WORK REQUEST 1: From the excerpt on peacemaking, print the passage starting at "The second path" and ending at "the living God.".
WORK REQUEST 2:
Answer these questions using the excerpt on peacemaking:
(a) Where was the son of Howell's administrative assistant headed during the week of conference?
(b) Whose writings does Howell say it is time to reclaim?
(c) Besides prayer, what does Howell say it takes?
WORK REQUEST 3: In the excerpt on peacemaking, shorten the paragraph beginning "Howell said now is the time" while keeping its main facts.

DOCUMENT EXCERPT:
──────────

The second path of justice is peacemaking. The week of conference, Howell’s administrative assistant’s son headed to Afghanistan. The young man has already completed a tour in Iraq.
“How in the world do we bring about the end of escalating violence in our communities, in our nation and in our world?” Howell asked. “How do we reduce our fear of those who believe differently, who live differently? Do we not stand on a winding path of justice full of land mines? How do we disarm them? How do we move toward them with peacemaking with our heartbeat?”
Howell said now is the time to reclaim Dr. Georgia Harkness’ writings and embrace her life-consuming passion for peace. Harkness believed that peace was possible because faith in the possibility means faith in the living God.
“I believe it takes prayer and lots of sweat equity by allowing it to become our highest and best option in everything we do,” Howell said.

──────────

DATA SECTION:
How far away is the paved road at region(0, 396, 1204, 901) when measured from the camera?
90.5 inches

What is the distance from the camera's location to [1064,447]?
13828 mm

──────────

PROBLEM SOLUTION 1:
The second path of justice is peacemaking. The week of conference, Howell’s administrative assistant’s son headed to Afghanistan. The young man has already completed a tour in Iraq.
“How in the world do we bring about the end of escalating violence in our communities, in our nation and in our world?” Howell asked. “How do we reduce our fear of those who believe differently, who live differently? Do we not stand on a winding path of justice full of land mines? How do we disarm them? How do we move toward them with peacemaking with our heartbeat?”
Howell said now is the time to reclaim Dr. Georgia Harkness’ writings and embrace her life-consuming passion for peace. Harkness believed that peace was possible because faith in the possibility means faith in the living God.

PROBLEM SOLUTION 2:
(a) Afghanistan.
(b) Dr. Georgia Harkness'.
(c) Lots of sweat equity.

PROBLEM SOLUTION 3: Howell urged reclaiming Dr. Georgia Harkness' writings and embracing her passion for peace. Harkness held that peace was possible because faith in that possibility means faith in the living God.